Further investigations revealed that mTOR forms a complex of proteins, including two forms — mTORC1 and mTORC2, both of which play important roles in cell growth. However, Rapamycin only binds mTORC1, thereby limiting its ability to induce cancer cell death. Hence, the requirement for more efficient mTOR inhibitors re-emerged and became a significant area of interest.
“In an attempt to discover novel bioactive bacterial compounds, we explored the rich bacterial biodiversity of the Western Ghats,” says Dan. He was instrumental in identifying the bacterial species StreptomycesOA293 that produces Urdamycin.
The process of identifying, extracting and analysing suitable compounds for cancer treatment is an arduous one. Also, it is challenging to synthesise and purify them from bacterial cultures in the laboratory, or to ascertain their molecular structures.
To overcome these difficulties, the team employed a multi-pronged strategy. First, they screened the genetic material of the Streptomyces OA293 by whole-genome analysis. This allowed them to list gene clusters that might be able to produce potential anti-cancer compounds. Then they extracted the pure form of the compounds from the bacteria. The extractions were subjected to rigorous biochemical analysis using Nuclear Magnetic Resonance and Mass Spectrometry, which helped the researchers ascertain the molecular structure of the compounds. Finally, the compounds that showed the greatest potential to inhibit mTOR — Urdamycin V and E — were purified and tested on lab cultures of breast and cervical cancer cells.

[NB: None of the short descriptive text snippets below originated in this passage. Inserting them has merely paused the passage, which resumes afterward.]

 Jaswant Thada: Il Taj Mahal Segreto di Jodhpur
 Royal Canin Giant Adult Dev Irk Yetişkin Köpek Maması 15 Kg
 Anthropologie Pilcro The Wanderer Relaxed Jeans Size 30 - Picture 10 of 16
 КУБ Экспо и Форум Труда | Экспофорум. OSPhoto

Vinodh J S, a team member, says, “Our research reveals that Urdamycin is a more potent mTOR inhibitor than Rapamycin. It completely inactivates both the components mTORC1 and mTORC2.” The study also indicates the possibility that the intracellular binding sites of Urdamycin and Rapamycin are different. Moreover, Urdamycin induces programmed cancer cell death in two ways: by apoptosis (triggering the killing of tumour cells) and by autophagy (triggering starvation of the tumour cells).

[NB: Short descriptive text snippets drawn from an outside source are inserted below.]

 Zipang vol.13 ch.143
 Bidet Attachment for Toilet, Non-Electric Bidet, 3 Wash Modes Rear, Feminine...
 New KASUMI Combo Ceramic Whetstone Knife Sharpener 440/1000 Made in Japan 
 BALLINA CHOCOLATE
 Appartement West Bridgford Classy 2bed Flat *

“Our study reveals that Urdamycin completely inhibits Akt activation — another signalling protein, known to be involved in tumour progression and cell survival — leading to cancer cell death,” Dastager points out.

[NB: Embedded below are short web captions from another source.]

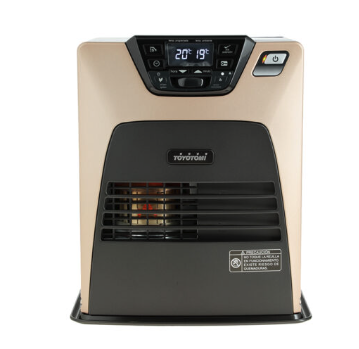 Estufa Kerosene Láser 3,2 kW LC-33 Warm Silver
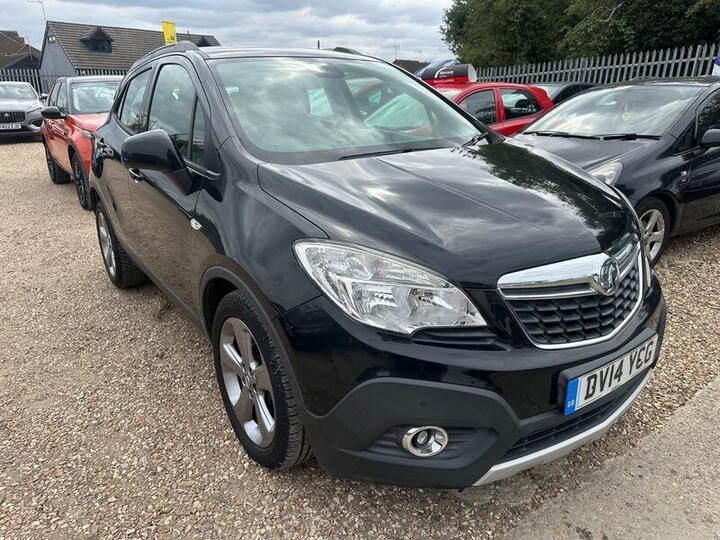 Vauxhall Mokka 1.7 CDTi Tech Line 2WD Euro 5 (s/s) 5dr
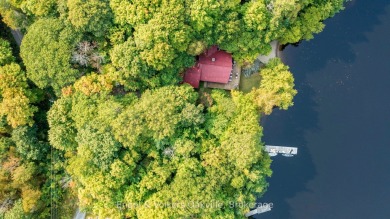 Lake Home For Sale in Georgian Bay,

“The biochemical approach employed in this study is solid and well-established. The novel method aided in revealing the exact molecular structure of Urdamycin and the mechanism by which it induces cancer cell death,” says Suchetan Pal, assistant professor at the Indian Institute of Technology, Bhilai. He was not involved in the study.
Collectively, the initial results indicate that Urdamycin has potential therapeutic value for cancer treatment and can be scaled up for further analysis, suggests Pal.